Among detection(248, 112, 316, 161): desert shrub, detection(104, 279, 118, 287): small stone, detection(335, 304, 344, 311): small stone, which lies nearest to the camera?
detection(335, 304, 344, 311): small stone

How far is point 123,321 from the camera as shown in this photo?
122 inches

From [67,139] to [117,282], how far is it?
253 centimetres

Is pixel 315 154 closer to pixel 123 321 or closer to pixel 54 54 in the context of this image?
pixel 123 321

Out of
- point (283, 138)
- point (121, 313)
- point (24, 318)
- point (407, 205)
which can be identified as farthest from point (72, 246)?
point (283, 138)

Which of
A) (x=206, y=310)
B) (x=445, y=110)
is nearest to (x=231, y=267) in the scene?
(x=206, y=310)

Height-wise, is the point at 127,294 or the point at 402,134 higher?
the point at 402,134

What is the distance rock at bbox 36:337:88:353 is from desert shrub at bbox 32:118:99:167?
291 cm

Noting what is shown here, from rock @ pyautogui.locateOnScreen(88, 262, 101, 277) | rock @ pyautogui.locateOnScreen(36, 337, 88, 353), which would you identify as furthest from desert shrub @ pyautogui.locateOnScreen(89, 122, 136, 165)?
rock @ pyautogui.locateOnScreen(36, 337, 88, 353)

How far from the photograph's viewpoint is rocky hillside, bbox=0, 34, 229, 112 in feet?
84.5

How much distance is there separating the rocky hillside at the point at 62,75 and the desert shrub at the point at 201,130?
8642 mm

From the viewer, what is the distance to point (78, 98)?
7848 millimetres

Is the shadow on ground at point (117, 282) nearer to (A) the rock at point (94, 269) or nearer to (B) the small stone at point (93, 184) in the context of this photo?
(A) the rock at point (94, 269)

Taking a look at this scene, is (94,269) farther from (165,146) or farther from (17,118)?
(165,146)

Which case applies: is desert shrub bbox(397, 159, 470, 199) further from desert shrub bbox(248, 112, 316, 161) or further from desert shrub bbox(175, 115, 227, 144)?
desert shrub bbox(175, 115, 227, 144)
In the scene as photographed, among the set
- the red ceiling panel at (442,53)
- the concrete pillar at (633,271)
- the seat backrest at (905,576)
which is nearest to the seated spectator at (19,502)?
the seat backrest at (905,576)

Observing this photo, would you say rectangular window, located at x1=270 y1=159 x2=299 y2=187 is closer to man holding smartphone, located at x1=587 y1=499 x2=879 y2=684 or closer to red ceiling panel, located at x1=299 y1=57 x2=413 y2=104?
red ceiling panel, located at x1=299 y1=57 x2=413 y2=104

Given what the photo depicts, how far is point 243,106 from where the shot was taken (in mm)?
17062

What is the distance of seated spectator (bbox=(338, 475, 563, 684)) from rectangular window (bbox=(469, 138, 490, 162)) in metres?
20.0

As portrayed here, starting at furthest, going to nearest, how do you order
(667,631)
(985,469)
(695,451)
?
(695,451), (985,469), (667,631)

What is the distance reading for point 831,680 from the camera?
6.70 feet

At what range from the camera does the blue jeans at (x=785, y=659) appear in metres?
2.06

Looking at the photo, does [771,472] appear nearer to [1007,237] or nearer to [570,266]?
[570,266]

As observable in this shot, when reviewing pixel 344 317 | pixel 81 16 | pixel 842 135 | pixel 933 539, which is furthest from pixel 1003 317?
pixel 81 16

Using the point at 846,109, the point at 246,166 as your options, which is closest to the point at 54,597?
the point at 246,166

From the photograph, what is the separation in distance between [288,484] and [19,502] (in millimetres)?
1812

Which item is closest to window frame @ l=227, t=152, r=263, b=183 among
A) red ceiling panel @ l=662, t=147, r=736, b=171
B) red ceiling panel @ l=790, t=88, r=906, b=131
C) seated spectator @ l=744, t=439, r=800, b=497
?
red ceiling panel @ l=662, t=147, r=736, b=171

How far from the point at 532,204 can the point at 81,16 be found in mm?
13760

============================================================

- **Required work**
Your task is to transcribe the listing above in full, exactly as given.

- **Written solution**
Among detection(248, 112, 316, 161): desert shrub, detection(104, 279, 118, 287): small stone, detection(335, 304, 344, 311): small stone, which lies nearest to the camera?
detection(335, 304, 344, 311): small stone

How far is point 123,321 from the camera as shown in this photo?
122 inches

From [67,139] to [117,282], how far is it?
253 centimetres

Is pixel 315 154 closer to pixel 123 321 or closer to pixel 54 54 in the context of this image?
pixel 123 321

Out of
- point (283, 138)
- point (121, 313)
- point (24, 318)
- point (407, 205)
which can be identified as farthest from point (72, 246)?
point (283, 138)

Which of
A) (x=206, y=310)
B) (x=445, y=110)
is nearest to (x=231, y=267) in the scene?
(x=206, y=310)

Height-wise, is the point at 127,294 or the point at 402,134 higher?
the point at 402,134

What is the distance rock at bbox 36:337:88:353 is from desert shrub at bbox 32:118:99:167?
291 cm

Noting what is shown here, from rock @ pyautogui.locateOnScreen(88, 262, 101, 277) | rock @ pyautogui.locateOnScreen(36, 337, 88, 353), which would you identify as furthest from desert shrub @ pyautogui.locateOnScreen(89, 122, 136, 165)?
rock @ pyautogui.locateOnScreen(36, 337, 88, 353)

How far from the photograph's viewpoint is rocky hillside, bbox=0, 34, 229, 112 in feet?
84.5

How much distance is there separating the rocky hillside at the point at 62,75 and the desert shrub at the point at 201,130?
8642 mm

From the viewer, what is the distance to point (78, 98)?
7848 millimetres

Is the shadow on ground at point (117, 282) nearer to (A) the rock at point (94, 269) or nearer to (B) the small stone at point (93, 184) in the context of this photo?
(A) the rock at point (94, 269)

Taking a look at this scene, is (94,269) farther from (165,146) or farther from (17,118)?
(165,146)

Which case applies: is desert shrub bbox(397, 159, 470, 199) further from desert shrub bbox(248, 112, 316, 161) or further from desert shrub bbox(175, 115, 227, 144)?
desert shrub bbox(175, 115, 227, 144)
In the scene as photographed, among the set
- the red ceiling panel at (442,53)
- the concrete pillar at (633,271)
- the seat backrest at (905,576)
which is nearest to the seated spectator at (19,502)?
the seat backrest at (905,576)

Observing this photo, would you say rectangular window, located at x1=270 y1=159 x2=299 y2=187 is closer to man holding smartphone, located at x1=587 y1=499 x2=879 y2=684 or closer to red ceiling panel, located at x1=299 y1=57 x2=413 y2=104?
red ceiling panel, located at x1=299 y1=57 x2=413 y2=104

Given what the photo depicts, how far is point 243,106 from where the shot was taken (in mm)?
17062

What is the distance of seated spectator (bbox=(338, 475, 563, 684)) from rectangular window (bbox=(469, 138, 490, 162)) in metres?
20.0

As portrayed here, starting at furthest, going to nearest, how do you order
(667,631)
(985,469)
(695,451)
?
(695,451), (985,469), (667,631)

What is the distance reading for point 831,680 from the camera?
6.70 feet

At what range from the camera does the blue jeans at (x=785, y=659) appear in metres?
2.06

Looking at the photo, does [771,472] appear nearer to [1007,237] or nearer to [570,266]?
[570,266]

As observable in this shot, when reviewing pixel 344 317 | pixel 81 16 | pixel 842 135 | pixel 933 539, which is furthest from pixel 1003 317?
pixel 81 16

Using the point at 846,109, the point at 246,166 as your options, which is closest to the point at 54,597?
the point at 246,166

From the photograph, what is the separation in distance between [288,484] and [19,502] (in millimetres)?
1812

Which item is closest to window frame @ l=227, t=152, r=263, b=183 among
A) red ceiling panel @ l=662, t=147, r=736, b=171
B) red ceiling panel @ l=790, t=88, r=906, b=131
C) seated spectator @ l=744, t=439, r=800, b=497
?
red ceiling panel @ l=662, t=147, r=736, b=171

How far from the point at 532,204 can the point at 81,16 be found in mm?
13760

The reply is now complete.